— Чего стоишь? — спросил Сухоруков, подняв глаза на Арину. — Слышишь, журавли курлычат. Отлетать собираются.
Она села рядом с ним и подняла голову кверху, пытаясь разглядеть парящих в небе птиц.
— Да не туда смотришь, — сказал Сухоруков и, обняв Арину за плечо, показал другой рукой на журавлиный круг.
От прикосновения сильной мужской ладони, стиснувшей плечо, Арина вдруг обмякла, тесней прижалась к груди председателя и опустила голову. Он обнял ее второй рукой за бок и наклонился, чтобы посмотреть в глаза. Арина повернула лицо, их губы встретились и Сухоруков, еще минуту назад не думавший о женской близости, почувствовал, как дрожит тело Арины и понял, что она сейчас не откажет ему ни в чем.
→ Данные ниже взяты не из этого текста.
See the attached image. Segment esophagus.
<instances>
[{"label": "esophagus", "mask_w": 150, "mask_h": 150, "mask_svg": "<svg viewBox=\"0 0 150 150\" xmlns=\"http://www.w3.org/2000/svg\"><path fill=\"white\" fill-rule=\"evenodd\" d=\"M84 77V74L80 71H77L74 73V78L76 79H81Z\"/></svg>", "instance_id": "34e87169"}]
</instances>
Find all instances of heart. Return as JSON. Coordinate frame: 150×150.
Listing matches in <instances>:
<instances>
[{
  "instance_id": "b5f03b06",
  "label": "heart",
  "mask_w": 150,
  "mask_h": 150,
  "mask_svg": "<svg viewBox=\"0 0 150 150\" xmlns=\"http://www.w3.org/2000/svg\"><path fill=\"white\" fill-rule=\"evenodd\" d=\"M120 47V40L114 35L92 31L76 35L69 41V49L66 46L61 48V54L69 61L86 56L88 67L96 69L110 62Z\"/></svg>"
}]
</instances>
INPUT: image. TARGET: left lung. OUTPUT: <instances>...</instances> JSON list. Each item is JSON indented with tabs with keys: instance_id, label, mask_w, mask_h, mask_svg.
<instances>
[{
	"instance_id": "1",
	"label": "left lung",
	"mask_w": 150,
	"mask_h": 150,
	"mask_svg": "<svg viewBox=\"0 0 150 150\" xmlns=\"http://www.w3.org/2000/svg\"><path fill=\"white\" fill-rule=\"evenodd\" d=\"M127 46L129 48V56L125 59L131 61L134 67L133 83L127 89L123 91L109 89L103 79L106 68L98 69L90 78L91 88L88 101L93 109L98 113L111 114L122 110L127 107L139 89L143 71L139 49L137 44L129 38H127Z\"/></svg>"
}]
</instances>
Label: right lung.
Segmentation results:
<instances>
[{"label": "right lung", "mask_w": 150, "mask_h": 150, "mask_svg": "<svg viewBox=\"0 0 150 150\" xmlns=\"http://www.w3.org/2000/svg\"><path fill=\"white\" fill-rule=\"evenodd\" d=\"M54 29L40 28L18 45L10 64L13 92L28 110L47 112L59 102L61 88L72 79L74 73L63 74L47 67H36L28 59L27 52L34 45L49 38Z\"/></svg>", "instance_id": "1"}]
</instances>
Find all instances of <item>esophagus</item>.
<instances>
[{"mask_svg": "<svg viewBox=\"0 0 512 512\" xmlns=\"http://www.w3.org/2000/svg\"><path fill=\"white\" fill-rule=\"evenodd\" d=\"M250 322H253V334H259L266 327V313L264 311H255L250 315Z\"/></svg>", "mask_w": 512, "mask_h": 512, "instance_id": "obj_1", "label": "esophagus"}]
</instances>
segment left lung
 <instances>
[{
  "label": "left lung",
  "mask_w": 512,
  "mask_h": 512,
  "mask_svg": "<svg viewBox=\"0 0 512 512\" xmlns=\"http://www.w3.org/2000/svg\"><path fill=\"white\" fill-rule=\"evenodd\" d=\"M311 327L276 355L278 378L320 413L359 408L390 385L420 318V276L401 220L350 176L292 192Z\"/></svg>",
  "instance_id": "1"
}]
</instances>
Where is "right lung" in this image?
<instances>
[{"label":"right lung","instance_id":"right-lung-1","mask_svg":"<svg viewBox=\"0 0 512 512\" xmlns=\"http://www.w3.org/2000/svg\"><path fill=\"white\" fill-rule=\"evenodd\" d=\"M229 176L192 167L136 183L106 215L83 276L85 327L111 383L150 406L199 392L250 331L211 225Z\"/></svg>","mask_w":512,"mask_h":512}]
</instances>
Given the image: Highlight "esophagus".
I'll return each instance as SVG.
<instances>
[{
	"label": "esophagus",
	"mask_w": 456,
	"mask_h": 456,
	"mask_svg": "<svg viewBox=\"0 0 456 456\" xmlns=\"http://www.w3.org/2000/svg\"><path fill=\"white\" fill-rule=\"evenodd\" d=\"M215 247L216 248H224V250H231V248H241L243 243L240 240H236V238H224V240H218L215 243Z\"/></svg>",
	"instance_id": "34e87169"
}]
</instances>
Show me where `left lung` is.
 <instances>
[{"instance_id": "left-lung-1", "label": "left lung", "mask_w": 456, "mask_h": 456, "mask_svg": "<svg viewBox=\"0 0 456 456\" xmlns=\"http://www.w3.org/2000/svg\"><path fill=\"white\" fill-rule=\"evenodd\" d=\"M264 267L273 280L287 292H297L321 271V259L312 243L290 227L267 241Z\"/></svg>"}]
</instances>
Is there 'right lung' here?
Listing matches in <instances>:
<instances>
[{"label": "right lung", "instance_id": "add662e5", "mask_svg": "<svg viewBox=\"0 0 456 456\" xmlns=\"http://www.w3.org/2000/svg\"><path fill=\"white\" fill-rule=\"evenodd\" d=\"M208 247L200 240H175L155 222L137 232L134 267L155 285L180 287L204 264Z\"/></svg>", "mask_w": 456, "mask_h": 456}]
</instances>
Он приблизился к ней и начал жадно целовать в полураскрытые губы. Через несколько минут, встав и отряхнув прилипшую к коленям солому, он сказал не столько Арине, сколько самому себе:
— А ведь собирался только проконтролировать работу комбайна…
— Да ладно тебе, — засмеялась Арина, и он почувствовал в этом смехе радость, которую не видел в глазах многих деревенских женщин уже давно.
Арина была крепкой двадцатилетней женщиной с красивыми светло-серыми глазами на обветренном лице. Сухоруков давно поглядывал на нее, но не потому, что хотел сблизиться. Несмотря на тяжелый труд, Арина дышала свежестью, никогда ни на что не жаловалась и часто заражала своим оптимизмом других женщин. Ее муж погиб в самом начале войны, она жила со свекровью и двухлетним сыном.
Сухоруков виновато посмотрел на нее и сказал, положив руку на луку седла:
— Сейчас сбегаю к другому комбайну и вернусь.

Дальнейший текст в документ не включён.